WHAT NEEDS TO BE DONE =>
Pick up the passage on choosing our thoughts and managing our emotions after its final sentence, and write what comes next.

TEXT PASSAGE =>
If we base our feelings and our responses on what other people do, we’re pretending to be a victim, which can turn into a series of painful experiences, where it’s challenging to experience consistent well-being.

It takes a belief to have an emotional response.

If we feel incensed and get angry, it’s because we already had a belief that said, “That shouldn’t happen. That person shouldn’t do that.”

Most of our beliefs originated when we were young. And our emotional responses to the people around us originate from something that’s already active in us, which means that blaming them and making them wrong isn’t reasonable.

Before trying to fix what’s happening on the outside, we need to first deal with what’s happening on the inside of us. We can be in harmony with any person, thing or situation as soon as we drop what we believe should be different about that person, thing or situation.

We can choose our thoughts.

One of my friends believes his mom was domineering throughout his childhood, and he still holds resentment toward her. Every time he sees her, he becomes angry again. And later, he guilts himself that he should forgive her. It would help their relationship if he’d focus on something about her that makes him feel good, which would require redirecting his thoughts, one thought at a time.

Many of us believe it’s impossible, or a bad idea, to control our thoughts. And we go through the day reacting to whatever we see happening around us, allowing people and circumstances to tell us how to feel rather than being in charge of our attitude and our response to life.

When we consciously choose our thoughts in order to produce a feeling that we want, and then we purposefully express emotions that maintain a consistent attitude, we’re choosing for well-being.

We can manage our emotions.

Our emotions are goal-oriented activities that we do on purpose to achieve something we want. And feeling sad or happy is not the result of people or circumstances – it’s the result of whatever we’re thinking and believing.

To be in charge of our emotions, we need to name what we’re doing, why we’re doing it, the result it’s getting, and whether it’s the result we want. And if not, what do we truly want, and how can we best get it?

It will help to name our emotions precisely, based on why we’re doing them. Instead of saying, “You make me angry!” say, “I can’t stand it when you don’t do what I want you to do, and I choose anger to try to manipulate you.”

We can’t stop what we don’t know we’re doing. But we can change anything that we’re willing to name.

DATA LISTING =>
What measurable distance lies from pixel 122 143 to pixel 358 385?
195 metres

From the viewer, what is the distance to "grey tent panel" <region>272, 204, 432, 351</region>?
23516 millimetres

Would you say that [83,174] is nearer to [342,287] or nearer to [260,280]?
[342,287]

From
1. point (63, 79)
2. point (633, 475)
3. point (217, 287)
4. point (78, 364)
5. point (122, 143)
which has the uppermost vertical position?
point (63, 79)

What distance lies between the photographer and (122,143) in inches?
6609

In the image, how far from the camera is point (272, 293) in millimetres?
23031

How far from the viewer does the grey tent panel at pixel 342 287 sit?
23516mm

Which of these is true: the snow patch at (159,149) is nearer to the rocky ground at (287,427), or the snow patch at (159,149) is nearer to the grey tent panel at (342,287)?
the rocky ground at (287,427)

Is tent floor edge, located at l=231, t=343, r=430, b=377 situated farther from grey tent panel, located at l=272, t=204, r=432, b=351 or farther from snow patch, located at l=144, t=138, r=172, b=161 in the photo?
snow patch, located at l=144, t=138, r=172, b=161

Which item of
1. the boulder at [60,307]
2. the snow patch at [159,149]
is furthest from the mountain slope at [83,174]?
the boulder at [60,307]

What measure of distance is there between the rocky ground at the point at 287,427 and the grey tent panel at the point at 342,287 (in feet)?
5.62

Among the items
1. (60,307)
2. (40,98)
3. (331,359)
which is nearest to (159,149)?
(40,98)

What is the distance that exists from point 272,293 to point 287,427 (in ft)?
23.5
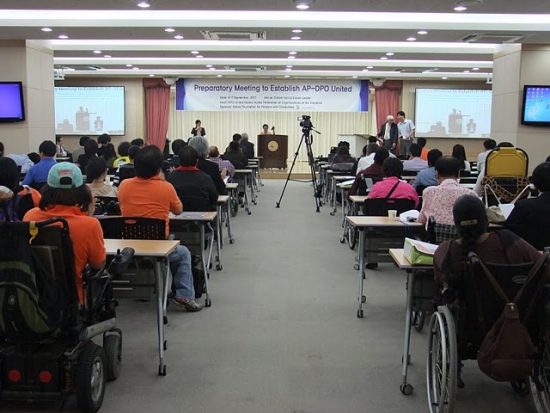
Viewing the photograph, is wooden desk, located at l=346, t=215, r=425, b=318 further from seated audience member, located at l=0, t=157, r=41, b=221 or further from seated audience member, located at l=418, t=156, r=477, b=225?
seated audience member, located at l=0, t=157, r=41, b=221

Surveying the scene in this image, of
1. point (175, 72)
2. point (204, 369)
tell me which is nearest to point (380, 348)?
point (204, 369)

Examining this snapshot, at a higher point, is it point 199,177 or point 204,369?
point 199,177

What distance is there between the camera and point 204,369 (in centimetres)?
363

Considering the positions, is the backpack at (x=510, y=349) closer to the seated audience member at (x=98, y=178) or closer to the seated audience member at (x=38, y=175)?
the seated audience member at (x=98, y=178)

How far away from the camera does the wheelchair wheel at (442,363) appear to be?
2613 mm

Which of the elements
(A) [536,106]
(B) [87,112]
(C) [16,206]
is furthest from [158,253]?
(B) [87,112]

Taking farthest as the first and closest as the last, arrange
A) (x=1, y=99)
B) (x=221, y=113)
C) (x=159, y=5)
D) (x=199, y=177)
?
(x=221, y=113) → (x=1, y=99) → (x=159, y=5) → (x=199, y=177)

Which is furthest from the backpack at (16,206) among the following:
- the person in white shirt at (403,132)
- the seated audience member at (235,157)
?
the person in white shirt at (403,132)

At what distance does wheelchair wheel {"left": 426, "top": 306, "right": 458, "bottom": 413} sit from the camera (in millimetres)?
2613

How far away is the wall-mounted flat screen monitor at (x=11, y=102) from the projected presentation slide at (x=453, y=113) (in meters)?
10.6

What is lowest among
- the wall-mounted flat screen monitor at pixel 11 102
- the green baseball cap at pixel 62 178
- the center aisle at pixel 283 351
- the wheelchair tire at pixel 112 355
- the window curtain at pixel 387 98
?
the center aisle at pixel 283 351

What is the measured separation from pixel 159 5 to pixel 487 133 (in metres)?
11.7

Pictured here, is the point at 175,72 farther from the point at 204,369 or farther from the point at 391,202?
the point at 204,369

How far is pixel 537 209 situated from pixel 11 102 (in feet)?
28.0
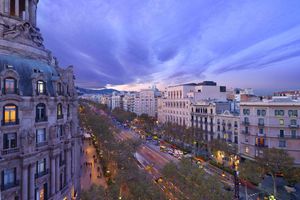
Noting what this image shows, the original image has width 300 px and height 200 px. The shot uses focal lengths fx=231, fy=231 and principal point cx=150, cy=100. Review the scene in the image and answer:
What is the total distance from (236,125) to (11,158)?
52.7 m

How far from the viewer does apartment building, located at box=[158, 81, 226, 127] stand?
87000mm

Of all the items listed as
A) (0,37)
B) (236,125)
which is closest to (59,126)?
(0,37)

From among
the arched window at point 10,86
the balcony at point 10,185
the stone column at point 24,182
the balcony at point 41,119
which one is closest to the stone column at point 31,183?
the stone column at point 24,182

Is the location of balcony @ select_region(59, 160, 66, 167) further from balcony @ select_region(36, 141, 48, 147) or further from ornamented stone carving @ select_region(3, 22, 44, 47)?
ornamented stone carving @ select_region(3, 22, 44, 47)

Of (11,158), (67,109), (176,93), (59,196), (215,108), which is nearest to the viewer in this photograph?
(11,158)

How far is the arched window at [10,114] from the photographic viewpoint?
24.9 m

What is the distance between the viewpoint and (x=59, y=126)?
1276 inches

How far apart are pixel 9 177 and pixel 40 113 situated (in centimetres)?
780

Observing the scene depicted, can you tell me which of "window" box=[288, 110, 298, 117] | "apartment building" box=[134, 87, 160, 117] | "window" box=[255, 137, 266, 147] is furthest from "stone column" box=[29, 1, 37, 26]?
"apartment building" box=[134, 87, 160, 117]

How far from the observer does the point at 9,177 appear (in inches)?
1000

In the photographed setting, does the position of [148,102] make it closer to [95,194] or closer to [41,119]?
[41,119]

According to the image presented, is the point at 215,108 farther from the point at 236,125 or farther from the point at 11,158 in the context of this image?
the point at 11,158

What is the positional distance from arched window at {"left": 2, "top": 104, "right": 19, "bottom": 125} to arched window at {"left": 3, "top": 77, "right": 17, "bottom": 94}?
1.54 meters

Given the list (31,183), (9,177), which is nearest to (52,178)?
(31,183)
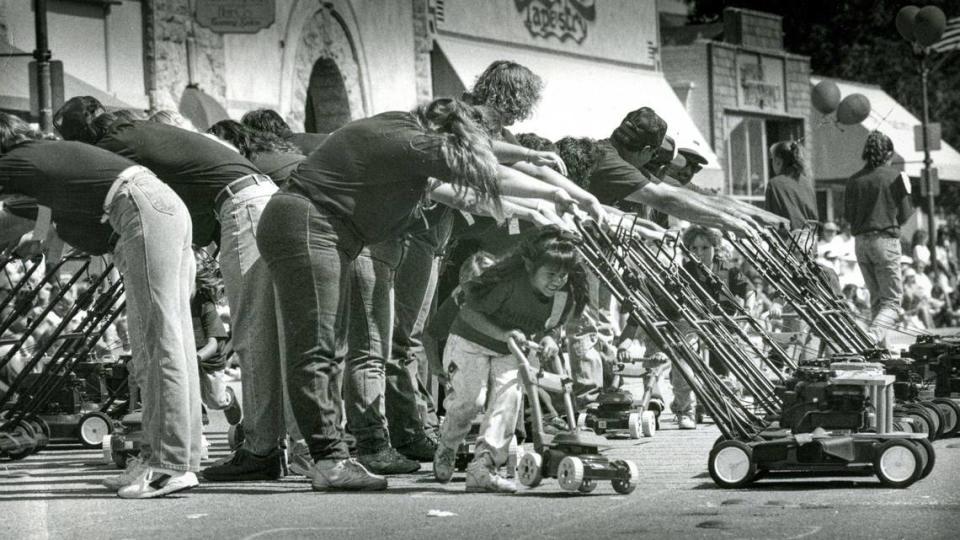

YOUR RESPONSE =>
Why name the name? 

Naming the name means admitting that we’ve chosen to do whatever we’re doing, because we wanted the effect it’s producing. It means giving up any pretense that the way we feel is caused by someone else or by some condition of life.

“I’m in this situation because I want to be doing what I’m doing, and I’m solely responsible for the experience that I’m having, and no one is doing it to me.”

This is what it takes to become deliberately conscious.  It’s called “getting our servants to obey us,” meaning our mind, body, emotions, talents. Through naming the name, we’re able to summon what we want and dismiss what we don’t want. And we get to participate in life as conscious creators.

We’re valuable because we’re alive.

Another person’s negative communication doesn’t affect our worth or well-being. And it doesn’t need to be a factor in how we feel or respond.

When people strike out with insults or accusations, we’re not their target. We’re only witnessing symptoms of dis-ease in people who are hurting. And their symptoms don’t need to be contagious.

Many people return anger for anger, and hurt for hurt. But we can live differently. By caring why people do what they do, we can hear their pain over their anger, and we can refuse to return hate for hate.

Everyone we encounter is looking for unconditional love, especially those people who pretend they’re not. People who are afraid, impatient, irritable, and who lash out in anger, are really saying, “I need love desperately.”

If we handle our self-worth issues first, we can function in a healthy and inclusive way toward people who may not feel the same yet.